STRS, that question is easily turned around on those who actively campaign against abortion.

Why do you want to cut funding that, by law, cannot ever go to abortion procedures, and is specifically intended to fund education aimed at reducing unwanted pregnancies and for subsidizing the cost of the Combined Oral Contraceptive Pill for qualified, low income citizens?

Is it because you want to keep women barefoot, pregnant and in the kitchen?

TobiasFunke 5 years, 11 months ago

Quit with the 'destroys and innocent life' bit. Try living in Iraq. We abort full grown humans there all the time, and I don't see you conservatives all up in arms about it.

Alia Ahmed 5 years, 11 months ago

STRS-Preventative measures are always the optimal route to take in terms of costs and risk to the woman. The cost of an abortion is more expensive than the cost of birth control pills. Although there are risks to the woman's health even when using the pill or the IUD, it is less risky than an abortion or giving birth either one. Prevention is optimal for most health related issues.

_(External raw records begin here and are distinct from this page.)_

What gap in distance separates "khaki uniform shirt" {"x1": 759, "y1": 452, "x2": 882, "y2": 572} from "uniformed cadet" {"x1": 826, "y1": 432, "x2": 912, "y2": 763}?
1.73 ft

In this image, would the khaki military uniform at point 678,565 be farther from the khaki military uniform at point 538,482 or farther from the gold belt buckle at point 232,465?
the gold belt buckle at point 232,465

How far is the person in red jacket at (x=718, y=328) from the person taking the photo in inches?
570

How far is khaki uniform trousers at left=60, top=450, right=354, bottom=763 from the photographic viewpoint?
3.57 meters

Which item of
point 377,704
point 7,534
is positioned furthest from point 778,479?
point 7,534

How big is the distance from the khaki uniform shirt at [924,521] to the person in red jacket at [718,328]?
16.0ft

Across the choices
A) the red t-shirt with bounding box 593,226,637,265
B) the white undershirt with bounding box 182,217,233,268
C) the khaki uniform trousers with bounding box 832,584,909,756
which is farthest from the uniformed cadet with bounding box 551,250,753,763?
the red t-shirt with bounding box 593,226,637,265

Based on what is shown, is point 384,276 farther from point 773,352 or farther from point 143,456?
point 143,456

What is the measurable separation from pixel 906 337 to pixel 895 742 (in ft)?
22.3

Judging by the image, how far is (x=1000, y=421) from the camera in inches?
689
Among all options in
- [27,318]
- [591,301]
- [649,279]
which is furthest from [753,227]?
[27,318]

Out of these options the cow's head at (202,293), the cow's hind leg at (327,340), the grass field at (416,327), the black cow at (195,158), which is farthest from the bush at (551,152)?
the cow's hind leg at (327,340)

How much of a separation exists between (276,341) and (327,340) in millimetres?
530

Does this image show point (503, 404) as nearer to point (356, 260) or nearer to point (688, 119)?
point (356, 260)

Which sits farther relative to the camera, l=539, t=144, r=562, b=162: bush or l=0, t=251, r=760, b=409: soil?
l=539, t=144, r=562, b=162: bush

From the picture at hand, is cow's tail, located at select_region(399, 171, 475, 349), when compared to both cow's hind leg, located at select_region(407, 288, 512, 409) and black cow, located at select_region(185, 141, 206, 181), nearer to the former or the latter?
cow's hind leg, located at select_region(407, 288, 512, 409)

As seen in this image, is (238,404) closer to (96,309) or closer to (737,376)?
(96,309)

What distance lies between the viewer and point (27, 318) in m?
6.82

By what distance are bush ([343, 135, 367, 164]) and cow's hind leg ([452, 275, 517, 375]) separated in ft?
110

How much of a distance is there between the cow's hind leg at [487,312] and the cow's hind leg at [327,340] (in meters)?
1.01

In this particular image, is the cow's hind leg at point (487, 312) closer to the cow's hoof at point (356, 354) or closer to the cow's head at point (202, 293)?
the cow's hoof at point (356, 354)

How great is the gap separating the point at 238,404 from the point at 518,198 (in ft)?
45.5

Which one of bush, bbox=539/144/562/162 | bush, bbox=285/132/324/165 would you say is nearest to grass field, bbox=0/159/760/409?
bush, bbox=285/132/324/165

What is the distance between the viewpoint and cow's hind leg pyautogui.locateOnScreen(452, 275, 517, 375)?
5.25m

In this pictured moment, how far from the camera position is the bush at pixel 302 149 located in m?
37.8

The March of Dimes promotes good prenatal care to decrease the risks and costs of premature births. Regular checkups with your doctor, dentist or optometrist can help prevent disease or provide early detection and treatment. Prevention isn't that difficult of a concept to understand. By focusing on the minute portion of the overall Planned Parenthood budget that funds abortions, many folks like you want to eliminate an agency whose overall mission is to help prevent unwanted pregnancies and promoting health though regular gynecological checkups and treatment of sexually transmitted diseases. I know that many people have bought into the propaganda that abortion is Planned Parenthood's ultimate goal, but that is simply not true. If you truly want to limit and eliminate abortions, then you should make a donation to Planned Parenthood. You could specify that your donation goes toward education and birth control and not to cover the costs of an abortion.

jafs 5 years, 11 months ago

Why are you all talking about abortion?

This story is about an energy bill.

Ken Lassman 5 years, 11 months ago

Maybe because meaningful energy efficiency standards, net metering for most rural areas, KDHE oversight and acting responsibly in face of the climate issue have all been aborted with this lousy legislation.

If there ever were a case for Right to Lifers AND Women's Rights activists to be outraged, this bill is it: Kansans' quality of life took a huge hit all in the name of financial bailout for the Sunflower Electric investors. And the bones thrown down in the name of renewables is a huge insult to the vast majority of Kansans truly interested in renewables, energy efficiency and the future. Classic greenwashing.

lounger 5 years, 11 months ago

Parkinson is a suck a*s and a sellout. He must be getting his pockets lined something serious like. The coal plant will cancel out any gains in new/renewable energy. We miss you Kathy!!!!